▶ [Requirement] Reproduce the material below, swapping each "storm drain grate" for "sewer grate" and leaving everything else identical.

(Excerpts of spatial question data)
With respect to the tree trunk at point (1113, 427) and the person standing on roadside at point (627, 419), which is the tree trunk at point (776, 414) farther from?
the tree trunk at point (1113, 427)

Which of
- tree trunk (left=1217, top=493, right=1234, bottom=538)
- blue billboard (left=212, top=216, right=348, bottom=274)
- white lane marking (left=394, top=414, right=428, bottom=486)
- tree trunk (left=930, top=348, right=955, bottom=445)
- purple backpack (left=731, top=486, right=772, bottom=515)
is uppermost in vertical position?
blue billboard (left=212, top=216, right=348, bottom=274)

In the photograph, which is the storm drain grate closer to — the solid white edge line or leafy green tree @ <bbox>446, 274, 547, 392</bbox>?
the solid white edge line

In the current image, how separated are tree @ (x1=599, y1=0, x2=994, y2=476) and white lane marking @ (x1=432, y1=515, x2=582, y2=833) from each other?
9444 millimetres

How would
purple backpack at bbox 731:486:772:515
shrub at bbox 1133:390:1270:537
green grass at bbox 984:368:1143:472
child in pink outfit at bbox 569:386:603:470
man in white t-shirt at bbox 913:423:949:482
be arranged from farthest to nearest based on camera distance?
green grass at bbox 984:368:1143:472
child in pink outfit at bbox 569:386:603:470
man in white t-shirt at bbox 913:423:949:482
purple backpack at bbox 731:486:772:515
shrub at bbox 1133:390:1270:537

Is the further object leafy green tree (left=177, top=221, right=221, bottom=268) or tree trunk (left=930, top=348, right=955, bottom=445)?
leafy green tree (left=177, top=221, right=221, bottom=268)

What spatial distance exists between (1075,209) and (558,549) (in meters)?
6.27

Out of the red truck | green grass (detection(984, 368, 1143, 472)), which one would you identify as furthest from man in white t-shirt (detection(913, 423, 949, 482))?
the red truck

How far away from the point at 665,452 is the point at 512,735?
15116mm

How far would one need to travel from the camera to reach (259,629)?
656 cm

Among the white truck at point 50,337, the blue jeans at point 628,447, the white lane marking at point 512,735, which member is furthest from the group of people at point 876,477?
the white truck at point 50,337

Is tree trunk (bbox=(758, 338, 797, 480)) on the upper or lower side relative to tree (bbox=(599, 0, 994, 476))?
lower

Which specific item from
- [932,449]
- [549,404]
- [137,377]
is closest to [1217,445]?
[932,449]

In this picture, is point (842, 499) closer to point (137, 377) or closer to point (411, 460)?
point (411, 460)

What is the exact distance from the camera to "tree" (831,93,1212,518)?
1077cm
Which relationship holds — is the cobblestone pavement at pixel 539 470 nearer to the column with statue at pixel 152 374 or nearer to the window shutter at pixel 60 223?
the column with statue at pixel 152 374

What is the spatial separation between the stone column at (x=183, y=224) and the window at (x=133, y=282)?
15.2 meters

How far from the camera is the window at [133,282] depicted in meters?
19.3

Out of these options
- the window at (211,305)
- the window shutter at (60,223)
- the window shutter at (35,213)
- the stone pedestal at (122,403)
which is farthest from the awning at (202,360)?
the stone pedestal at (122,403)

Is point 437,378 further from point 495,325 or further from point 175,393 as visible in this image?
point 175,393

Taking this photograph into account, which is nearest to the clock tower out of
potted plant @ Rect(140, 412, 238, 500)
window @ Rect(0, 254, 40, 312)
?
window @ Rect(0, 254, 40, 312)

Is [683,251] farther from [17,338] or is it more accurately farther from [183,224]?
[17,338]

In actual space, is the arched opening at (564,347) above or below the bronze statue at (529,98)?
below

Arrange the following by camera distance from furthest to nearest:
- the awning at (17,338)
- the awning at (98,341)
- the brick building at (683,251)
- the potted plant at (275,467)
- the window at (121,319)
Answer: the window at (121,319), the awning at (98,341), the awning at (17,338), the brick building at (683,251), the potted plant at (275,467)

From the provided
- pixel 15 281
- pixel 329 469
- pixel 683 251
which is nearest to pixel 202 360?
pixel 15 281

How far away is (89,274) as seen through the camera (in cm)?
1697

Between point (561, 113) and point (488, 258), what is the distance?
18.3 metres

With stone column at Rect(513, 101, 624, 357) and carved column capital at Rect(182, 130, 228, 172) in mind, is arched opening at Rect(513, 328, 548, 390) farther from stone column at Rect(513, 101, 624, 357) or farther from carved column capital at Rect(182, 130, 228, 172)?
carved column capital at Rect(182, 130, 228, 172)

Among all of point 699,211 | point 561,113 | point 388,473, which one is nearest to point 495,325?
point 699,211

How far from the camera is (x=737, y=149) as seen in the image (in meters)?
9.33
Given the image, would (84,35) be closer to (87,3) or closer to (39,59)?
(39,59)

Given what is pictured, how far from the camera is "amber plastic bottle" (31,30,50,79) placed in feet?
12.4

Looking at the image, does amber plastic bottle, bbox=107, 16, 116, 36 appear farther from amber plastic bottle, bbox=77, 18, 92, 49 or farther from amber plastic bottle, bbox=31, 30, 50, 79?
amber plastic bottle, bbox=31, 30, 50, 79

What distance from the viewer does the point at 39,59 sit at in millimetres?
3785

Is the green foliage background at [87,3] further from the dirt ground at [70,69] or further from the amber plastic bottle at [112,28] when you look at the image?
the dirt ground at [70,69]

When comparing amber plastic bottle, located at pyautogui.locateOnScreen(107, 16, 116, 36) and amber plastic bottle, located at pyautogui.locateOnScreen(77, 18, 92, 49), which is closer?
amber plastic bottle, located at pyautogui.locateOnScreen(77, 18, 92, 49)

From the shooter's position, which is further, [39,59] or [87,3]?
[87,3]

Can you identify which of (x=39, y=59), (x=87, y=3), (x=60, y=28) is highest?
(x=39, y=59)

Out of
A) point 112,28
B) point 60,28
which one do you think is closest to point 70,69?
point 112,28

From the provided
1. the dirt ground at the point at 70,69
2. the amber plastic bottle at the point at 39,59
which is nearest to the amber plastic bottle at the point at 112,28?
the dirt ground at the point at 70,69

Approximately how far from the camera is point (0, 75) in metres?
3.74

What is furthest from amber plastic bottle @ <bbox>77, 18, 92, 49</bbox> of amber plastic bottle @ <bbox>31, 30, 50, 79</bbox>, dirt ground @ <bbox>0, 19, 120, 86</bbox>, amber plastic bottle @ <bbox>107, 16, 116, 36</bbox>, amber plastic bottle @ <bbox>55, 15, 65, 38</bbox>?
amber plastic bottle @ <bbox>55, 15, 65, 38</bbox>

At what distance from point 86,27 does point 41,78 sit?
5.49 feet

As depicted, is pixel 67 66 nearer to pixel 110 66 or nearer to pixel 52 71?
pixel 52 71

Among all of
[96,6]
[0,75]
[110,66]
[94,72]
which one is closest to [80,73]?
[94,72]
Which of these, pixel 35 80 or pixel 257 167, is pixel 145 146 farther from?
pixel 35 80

▶ [Written answer]
With respect to the tree trunk at point (1113, 427) and the person standing on roadside at point (627, 419), which is the tree trunk at point (776, 414) farther from?
the tree trunk at point (1113, 427)

Which of
- tree trunk (left=1217, top=493, right=1234, bottom=538)
- blue billboard (left=212, top=216, right=348, bottom=274)
- white lane marking (left=394, top=414, right=428, bottom=486)
- tree trunk (left=930, top=348, right=955, bottom=445)
- purple backpack (left=731, top=486, right=772, bottom=515)
is uppermost in vertical position?
blue billboard (left=212, top=216, right=348, bottom=274)

In the photograph, which is the sewer grate closer to — the solid white edge line or leafy green tree @ <bbox>446, 274, 547, 392</bbox>?
the solid white edge line

In the current image, how separated are tree @ (x1=599, y1=0, x2=994, y2=476) and white lane marking @ (x1=432, y1=515, x2=582, y2=833) from each other?
9444 millimetres

How would
purple backpack at bbox 731:486:772:515
shrub at bbox 1133:390:1270:537
green grass at bbox 984:368:1143:472
child in pink outfit at bbox 569:386:603:470
man in white t-shirt at bbox 913:423:949:482
be arranged from farthest to nearest based on camera distance?
green grass at bbox 984:368:1143:472
child in pink outfit at bbox 569:386:603:470
man in white t-shirt at bbox 913:423:949:482
purple backpack at bbox 731:486:772:515
shrub at bbox 1133:390:1270:537

Is the further object leafy green tree (left=177, top=221, right=221, bottom=268) or tree trunk (left=930, top=348, right=955, bottom=445)?
leafy green tree (left=177, top=221, right=221, bottom=268)

What spatial distance exists between (1075,209) and (558,549) (in meters)?
6.27

Out of the red truck | green grass (detection(984, 368, 1143, 472)), which one would you identify as furthest from man in white t-shirt (detection(913, 423, 949, 482))?
the red truck

How far away from the point at 665,452 is the point at 512,735?
15116mm

How far would one need to travel from the camera to reach (259,629)?
656 cm

Among the white truck at point 50,337, the blue jeans at point 628,447, the white lane marking at point 512,735, which member is furthest from the group of people at point 876,477?
the white truck at point 50,337

Is tree trunk (bbox=(758, 338, 797, 480)) on the upper or lower side relative to tree (bbox=(599, 0, 994, 476))?
lower

Which specific item from
- [932,449]
- [549,404]
- [137,377]
is closest to [1217,445]?
[932,449]

In this picture, is point (842, 499) closer to point (137, 377) or closer to point (411, 460)?
point (411, 460)

What is the exact distance from the camera to "tree" (831,93,1212,518)?
1077cm
Which relationship holds — is the cobblestone pavement at pixel 539 470 nearer to the column with statue at pixel 152 374 or nearer to the window shutter at pixel 60 223?
the column with statue at pixel 152 374

What is the spatial separation between the stone column at (x=183, y=224) and the window at (x=133, y=282)?
15.2 meters

How far from the camera is the window at [133,282] depicted in meters?
19.3

Out of these options
- the window at (211,305)
- the window shutter at (60,223)
- the window shutter at (35,213)
- the stone pedestal at (122,403)
which is farthest from the awning at (202,360)?
the stone pedestal at (122,403)

Is point 437,378 further from point 495,325 or further from point 175,393 as visible in this image?
point 175,393

Taking this photograph into account, which is nearest to the clock tower out of
potted plant @ Rect(140, 412, 238, 500)
window @ Rect(0, 254, 40, 312)
?
window @ Rect(0, 254, 40, 312)

Is [683,251] farther from [17,338] or is it more accurately farther from [183,224]?
[17,338]

In actual space, is the arched opening at (564,347) above or below the bronze statue at (529,98)?
below

Arrange the following by camera distance from furthest to nearest:
- the awning at (17,338)
- the awning at (98,341)
- the brick building at (683,251)
- the potted plant at (275,467)
- the window at (121,319)
Answer: the window at (121,319), the awning at (98,341), the awning at (17,338), the brick building at (683,251), the potted plant at (275,467)

From the provided
- pixel 15 281
- pixel 329 469
- pixel 683 251
which is nearest to pixel 202 360?
pixel 15 281

How far away is (89,274) as seen through the camera (in cm)?
1697

Between point (561, 113) and point (488, 258), what is the distance?
18.3 metres

With stone column at Rect(513, 101, 624, 357) and carved column capital at Rect(182, 130, 228, 172) in mind, is arched opening at Rect(513, 328, 548, 390) farther from stone column at Rect(513, 101, 624, 357) or farther from carved column capital at Rect(182, 130, 228, 172)?
carved column capital at Rect(182, 130, 228, 172)

Among all of point 699,211 | point 561,113 | point 388,473, which one is nearest to point 495,325?
point 699,211

How far from the camera is (x=737, y=149) as seen in the image (in meters)?
9.33
Given the image, would (84,35) be closer to (87,3) or closer to (39,59)?
(39,59)

Given what is pictured, how far from the camera is "amber plastic bottle" (31,30,50,79) placed in feet?
12.4

Looking at the image, does amber plastic bottle, bbox=107, 16, 116, 36 appear farther from amber plastic bottle, bbox=77, 18, 92, 49 or farther from amber plastic bottle, bbox=31, 30, 50, 79?
amber plastic bottle, bbox=31, 30, 50, 79

What distance from the viewer does the point at 39,59 sit at in millimetres?
3785

Is the green foliage background at [87,3] further from the dirt ground at [70,69] or further from the amber plastic bottle at [112,28] when you look at the image?
the dirt ground at [70,69]

When comparing amber plastic bottle, located at pyautogui.locateOnScreen(107, 16, 116, 36) and amber plastic bottle, located at pyautogui.locateOnScreen(77, 18, 92, 49), which is closer?
amber plastic bottle, located at pyautogui.locateOnScreen(77, 18, 92, 49)

From the shooter's position, which is further, [39,59] or [87,3]?
[87,3]

Can you identify which of (x=39, y=59), (x=87, y=3), (x=60, y=28) is highest?
(x=39, y=59)

Out of
A) point 112,28
B) point 60,28
which one do you think is closest to point 70,69?
point 112,28

From the provided
1. the dirt ground at the point at 70,69
2. the amber plastic bottle at the point at 39,59
which is nearest to the amber plastic bottle at the point at 112,28?
the dirt ground at the point at 70,69

Approximately how far from the camera is point (0, 75) in metres?
3.74

What is furthest from amber plastic bottle @ <bbox>77, 18, 92, 49</bbox> of amber plastic bottle @ <bbox>31, 30, 50, 79</bbox>, dirt ground @ <bbox>0, 19, 120, 86</bbox>, amber plastic bottle @ <bbox>107, 16, 116, 36</bbox>, amber plastic bottle @ <bbox>55, 15, 65, 38</bbox>?
amber plastic bottle @ <bbox>55, 15, 65, 38</bbox>

At what distance from point 86,27 does point 41,78 sit?
5.49 feet

As depicted, is pixel 67 66 nearer to pixel 110 66 or nearer to pixel 52 71?
pixel 52 71

Among all of
[96,6]
[0,75]
[110,66]
[94,72]
which one is closest to [80,73]?
[94,72]
Which of these, pixel 35 80 or pixel 257 167, is pixel 145 146 farther from?
pixel 35 80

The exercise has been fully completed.